Goal A -
Based on the excerpted text, mark each statement (i), (ii), (iii) yes or no, and quote the words of the text that decide it.
(i) The speaker teaches data science at a university.
(ii) The board in the project is eight by eight.
(iii) The speaker says the rule about a two-move combination cannot be proven mathematically.
-- start of Excerpted text --
Using the project in teaching

Now, I have a day job. I am a teacher. I teach data science at the university. And I thought of how to reuse this project or project like this in my teaching, because we did a lot of work. We did a lot of simulations. We got results back. If you have an empirical approach, you will say, well, from these results, we can extrapolate these rules with a certain p-value. For example, one of them was there's always going to be a two-move combination that is reasonable to make on this board. We have a p-value for that. Now you can take that to the next level and say, well, that's a conjecture. Can we prove this mathematically? And you can. And then, you know, if you want to follow that trail, what's the minimum number of tile types you need to have for that to be true?

And when you're done with that, you can play with the geometry on the board. You know, we're doing six by 10. What if you do one by 10? What are the rules then, mathematically? Oh, one by infinity. Infinity is always fun to work with when you're proving stuff mathematically.
-- end of Excerpted text --
-- start of Rows --
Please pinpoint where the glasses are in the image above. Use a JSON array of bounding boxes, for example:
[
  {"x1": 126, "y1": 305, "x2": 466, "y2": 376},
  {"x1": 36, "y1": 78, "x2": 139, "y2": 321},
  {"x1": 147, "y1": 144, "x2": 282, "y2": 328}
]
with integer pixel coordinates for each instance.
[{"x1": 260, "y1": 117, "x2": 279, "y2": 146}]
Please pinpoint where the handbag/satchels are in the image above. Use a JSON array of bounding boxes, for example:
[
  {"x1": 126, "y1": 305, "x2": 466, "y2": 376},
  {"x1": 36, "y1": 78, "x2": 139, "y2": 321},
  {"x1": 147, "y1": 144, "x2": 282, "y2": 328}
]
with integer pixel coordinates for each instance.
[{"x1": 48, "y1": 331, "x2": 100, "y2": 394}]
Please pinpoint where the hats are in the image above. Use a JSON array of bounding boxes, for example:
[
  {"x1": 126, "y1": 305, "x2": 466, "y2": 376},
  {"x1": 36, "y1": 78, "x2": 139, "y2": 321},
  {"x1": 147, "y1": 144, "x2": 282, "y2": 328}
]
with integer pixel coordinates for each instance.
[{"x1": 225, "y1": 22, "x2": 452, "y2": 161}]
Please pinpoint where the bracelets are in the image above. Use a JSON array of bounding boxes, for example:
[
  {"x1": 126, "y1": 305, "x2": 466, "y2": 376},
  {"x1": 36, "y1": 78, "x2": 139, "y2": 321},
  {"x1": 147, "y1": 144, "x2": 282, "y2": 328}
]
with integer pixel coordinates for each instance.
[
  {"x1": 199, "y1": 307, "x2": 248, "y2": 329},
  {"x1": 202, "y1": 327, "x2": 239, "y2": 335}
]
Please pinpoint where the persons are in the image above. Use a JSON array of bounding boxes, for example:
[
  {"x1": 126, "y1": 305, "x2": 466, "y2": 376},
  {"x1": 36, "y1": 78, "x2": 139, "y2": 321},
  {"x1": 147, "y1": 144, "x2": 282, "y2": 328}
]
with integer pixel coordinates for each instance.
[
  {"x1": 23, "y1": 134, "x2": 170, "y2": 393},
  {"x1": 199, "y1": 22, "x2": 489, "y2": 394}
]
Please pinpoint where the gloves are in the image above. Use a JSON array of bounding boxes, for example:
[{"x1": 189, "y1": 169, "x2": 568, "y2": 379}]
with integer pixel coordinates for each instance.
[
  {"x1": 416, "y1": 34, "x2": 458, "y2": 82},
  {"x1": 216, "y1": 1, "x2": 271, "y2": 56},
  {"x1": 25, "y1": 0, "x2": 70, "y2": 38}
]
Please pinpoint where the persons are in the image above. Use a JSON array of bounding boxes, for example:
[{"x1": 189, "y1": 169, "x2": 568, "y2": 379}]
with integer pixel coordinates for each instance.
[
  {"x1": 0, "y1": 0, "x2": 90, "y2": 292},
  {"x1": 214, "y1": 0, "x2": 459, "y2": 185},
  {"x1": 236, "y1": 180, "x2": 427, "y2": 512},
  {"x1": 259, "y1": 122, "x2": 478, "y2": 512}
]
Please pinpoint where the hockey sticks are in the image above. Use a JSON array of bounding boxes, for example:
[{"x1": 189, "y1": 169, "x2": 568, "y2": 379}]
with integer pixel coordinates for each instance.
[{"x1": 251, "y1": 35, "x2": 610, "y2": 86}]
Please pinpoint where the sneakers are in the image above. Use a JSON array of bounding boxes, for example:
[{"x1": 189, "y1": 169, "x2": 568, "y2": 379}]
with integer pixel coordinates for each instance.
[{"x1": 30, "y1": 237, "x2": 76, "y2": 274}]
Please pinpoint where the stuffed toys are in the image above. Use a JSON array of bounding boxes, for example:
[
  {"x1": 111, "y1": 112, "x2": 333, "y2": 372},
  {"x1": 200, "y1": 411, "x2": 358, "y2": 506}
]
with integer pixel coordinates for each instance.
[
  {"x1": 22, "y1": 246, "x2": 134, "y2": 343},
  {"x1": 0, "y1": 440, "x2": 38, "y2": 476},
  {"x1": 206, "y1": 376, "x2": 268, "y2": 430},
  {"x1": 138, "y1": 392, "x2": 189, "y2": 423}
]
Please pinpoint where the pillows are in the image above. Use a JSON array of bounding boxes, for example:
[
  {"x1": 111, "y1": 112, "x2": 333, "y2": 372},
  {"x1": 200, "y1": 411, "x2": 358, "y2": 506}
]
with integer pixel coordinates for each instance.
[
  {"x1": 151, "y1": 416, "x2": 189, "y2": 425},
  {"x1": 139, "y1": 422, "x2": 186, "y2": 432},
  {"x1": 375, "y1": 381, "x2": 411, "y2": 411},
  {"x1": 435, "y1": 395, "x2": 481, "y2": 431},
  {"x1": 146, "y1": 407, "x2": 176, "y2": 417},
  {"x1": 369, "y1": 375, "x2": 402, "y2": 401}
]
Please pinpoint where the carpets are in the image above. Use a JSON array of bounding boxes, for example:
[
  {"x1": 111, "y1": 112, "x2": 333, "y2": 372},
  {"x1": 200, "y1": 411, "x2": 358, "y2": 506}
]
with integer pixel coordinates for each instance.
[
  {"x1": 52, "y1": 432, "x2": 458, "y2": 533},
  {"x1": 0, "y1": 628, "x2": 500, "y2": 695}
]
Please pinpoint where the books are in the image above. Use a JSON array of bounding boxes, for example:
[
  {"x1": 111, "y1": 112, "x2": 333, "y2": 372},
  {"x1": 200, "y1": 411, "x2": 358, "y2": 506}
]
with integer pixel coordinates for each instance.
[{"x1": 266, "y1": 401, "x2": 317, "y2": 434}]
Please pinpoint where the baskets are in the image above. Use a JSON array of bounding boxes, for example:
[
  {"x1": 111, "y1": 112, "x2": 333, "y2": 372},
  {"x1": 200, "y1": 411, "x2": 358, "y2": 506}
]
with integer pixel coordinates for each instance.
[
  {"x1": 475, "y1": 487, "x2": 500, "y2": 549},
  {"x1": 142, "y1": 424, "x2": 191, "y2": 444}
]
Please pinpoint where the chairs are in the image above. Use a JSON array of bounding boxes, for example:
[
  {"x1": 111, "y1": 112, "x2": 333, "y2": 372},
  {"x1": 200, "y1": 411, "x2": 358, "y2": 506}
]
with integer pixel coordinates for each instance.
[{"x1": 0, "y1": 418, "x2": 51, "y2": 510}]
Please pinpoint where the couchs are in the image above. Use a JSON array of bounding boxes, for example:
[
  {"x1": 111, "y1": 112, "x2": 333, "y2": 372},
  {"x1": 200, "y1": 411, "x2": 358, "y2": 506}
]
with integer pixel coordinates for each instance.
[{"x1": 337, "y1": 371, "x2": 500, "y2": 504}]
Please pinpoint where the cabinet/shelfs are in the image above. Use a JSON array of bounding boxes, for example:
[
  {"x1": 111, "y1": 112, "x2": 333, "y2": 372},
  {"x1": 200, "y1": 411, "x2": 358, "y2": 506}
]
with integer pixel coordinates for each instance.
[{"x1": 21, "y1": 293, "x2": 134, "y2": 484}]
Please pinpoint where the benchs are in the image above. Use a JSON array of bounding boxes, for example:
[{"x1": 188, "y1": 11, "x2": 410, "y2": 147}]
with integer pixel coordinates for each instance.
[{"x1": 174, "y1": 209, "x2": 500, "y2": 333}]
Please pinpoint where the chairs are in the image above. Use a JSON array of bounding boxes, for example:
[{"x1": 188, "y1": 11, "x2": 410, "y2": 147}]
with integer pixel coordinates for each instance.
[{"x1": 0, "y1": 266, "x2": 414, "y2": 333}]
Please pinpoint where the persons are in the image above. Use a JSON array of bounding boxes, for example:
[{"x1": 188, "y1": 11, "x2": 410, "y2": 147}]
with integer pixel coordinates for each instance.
-- end of Rows --
Goal B -
Copy the records again, from the line containing "Please pinpoint where the benchs" through the end of the records, with both ends included.

Solution A -
(i) Yes: "I teach data science at the university."
(ii) No: "You know, we're doing six by 10."
(iii) No: "Can we prove this mathematically? And you can."

Solution B -
Please pinpoint where the benchs are in the image above. Use a JSON array of bounding boxes, for example:
[{"x1": 188, "y1": 11, "x2": 410, "y2": 147}]
with integer pixel coordinates for each instance.
[{"x1": 174, "y1": 209, "x2": 500, "y2": 333}]
Please pinpoint where the chairs are in the image above. Use a JSON array of bounding boxes, for example:
[{"x1": 188, "y1": 11, "x2": 410, "y2": 147}]
with integer pixel coordinates for each instance.
[{"x1": 0, "y1": 266, "x2": 414, "y2": 333}]
Please pinpoint where the persons are in the image above. Use a JSON array of bounding boxes, for example:
[{"x1": 188, "y1": 11, "x2": 410, "y2": 147}]
with integer pixel coordinates for each instance.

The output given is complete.